PASSAGE GIVEN:
I’ll end this by noting that my critique of Wonderment’s position finds a kind of small bore apotheosis in this statement by him at some other point in this thread:

… Have you failed if you don't give the bully your lunch money and take the daily punch in the gut…

....No, the society has failed in creating and maintaining the conditions that enabled the bully to freely and finally commit the act of aggression. Bullies don't sprout in a vacuum. Where, you might ask, were the adults?....

Dear Wonderment: Ever will be there be bullies; ever will be there aggression; ever will there be evil in the world. One, of course, should try systemically to ameliorate enabling conditions. But only amelioration is possible. One deals with the world with one's hand tied behind one’s back in not recognizing and arming one’s self for evil’s inevitable eruption, all attempts at social improvement granted.

After all, properly understood, every utopia is a dystopia. We necessarily proceed in this world from limits, man's imperfection and fallibility.

5. Florian:

Quoting Wonderment: The invasion of Finland and the slaughter of millions of Jews and other civilians was the consequence of a chain of failed opportunities to resolve conflicts -- to communicate -- nonviolently.
No, WW II was not the consequence of a chain of failed opportunites. It was the consequence of the decisions and the actions of one man bent on wreaking revenge for German defeat in WW I and on establishing a racially pure German Empire: Adolf Hitler. It is true that Hitler might have been driven from power, and might have been defeated before he destroyed Germany and the rest of Europe, but neither eventuality would have come about by "non-violent communication." Saying that Hitler's rise to power and the war resulted from the failure to communicate non-violently is nothing but an empty tautology. It is also extremely naive: some people have no interest in communicating peacefully, and some people are congenital liars.

EXERCISE DESCRIPTION:
Reproduce the forum exchange above about bullies, evil, and Hitler verbatim, from start to finish.

DATASET EXTRACT:
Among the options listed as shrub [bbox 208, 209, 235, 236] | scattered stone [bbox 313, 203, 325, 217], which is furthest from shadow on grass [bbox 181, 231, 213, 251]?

RESPONSE TO THE EXERCISE:
I’ll end this by noting that my critique of Wonderment’s position finds a kind of small bore apotheosis in this statement by him at some other point in this thread:

… Have you failed if you don't give the bully your lunch money and take the daily punch in the gut…

....No, the society has failed in creating and maintaining the conditions that enabled the bully to freely and finally commit the act of aggression. Bullies don't sprout in a vacuum. Where, you might ask, were the adults?....

Dear Wonderment: Ever will be there be bullies; ever will be there aggression; ever will there be evil in the world. One, of course, should try systemically to ameliorate enabling conditions. But only amelioration is possible. One deals with the world with one's hand tied behind one’s back in not recognizing and arming one’s self for evil’s inevitable eruption, all attempts at social improvement granted.

After all, properly understood, every utopia is a dystopia. We necessarily proceed in this world from limits, man's imperfection and fallibility.

5. Florian:

Quoting Wonderment: The invasion of Finland and the slaughter of millions of Jews and other civilians was the consequence of a chain of failed opportunities to resolve conflicts -- to communicate -- nonviolently.
No, WW II was not the consequence of a chain of failed opportunites. It was the consequence of the decisions and the actions of one man bent on wreaking revenge for German defeat in WW I and on establishing a racially pure German Empire: Adolf Hitler. It is true that Hitler might have been driven from power, and might have been defeated before he destroyed Germany and the rest of Europe, but neither eventuality would have come about by "non-violent communication." Saying that Hitler's rise to power and the war resulted from the failure to communicate non-violently is nothing but an empty tautology. It is also extremely naive: some people have no interest in communicating peacefully, and some people are congenital liars.